Democrats want to continue allowing private money to fund public elections. Republicans want to limit the practice, which they say gave Joe Biden an unfair and perhaps decisive advantage over Donald Trump in the 2020 presidential contest.
So far, at least 10 Republican-controlled states have passed laws to prohibit or limit the use of private money in public elections. These include the swing states of Arizona, Florida, Georgia, and Ohio. In another swing state, North Carolina, Democratic Gov. Roy Cooper vetoed such legislation, as did other Democratic governors.
During 2020, nonprofits donated more than $400 million to state and local election boards to support their work and get out the vote. Most of the funding, about $350 million, came from Facebook founder Mark Zuckerberg and his wife, Priscilla Chan, distributed primarily through the Center for Tech and Civic Life, a Chicago-based progressive-led group that includes former operatives of President Barack Obama.
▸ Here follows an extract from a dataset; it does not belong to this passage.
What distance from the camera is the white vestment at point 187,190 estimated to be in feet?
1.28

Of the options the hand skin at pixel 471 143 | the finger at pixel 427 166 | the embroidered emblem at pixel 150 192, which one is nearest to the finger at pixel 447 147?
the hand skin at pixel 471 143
Democrats and others contend that such money is necessary to support the work of underfunded election boards facing the added challenges of the pandemic. Republicans assert that the private grants were disproportionately allocated to counties eventually won by Biden, a mismatch that hurt them in 2020 and, if continued, would damage their chances in future elections. //
The outsize private grants in 2020, however, were not covered by transparency laws governing federal spending.
The Capital Research Center, a conservative group that describes its study of election 2020 as “exposing how one billionaire privatized a presidential election,” estimates that in Georgia, the Zuckerberg-aligned center gave $5.06 per capita in counties that went for Biden and 98 cents in counties that went for Trump.
In Pennsylvania, another swing state, the group estimates that the center gave $3.11 per capita in counties that went for Biden, while Trump counties received 57 cents per capita. In Arizona, the group says, the breakdown was $5.83 for Biden counties and $1.29 for Trump counties. //
The private funding on its own is not as problematic as the appearance it creates, based on the originator of the money, said Ilya Shapiro, director of the Robert A. Levy Center for Constitutional Studies at the Cato Institute.
“If just one group is providing the money, it has the look of being tainted,” Shapiro said. “Part of election integrity is the perception.”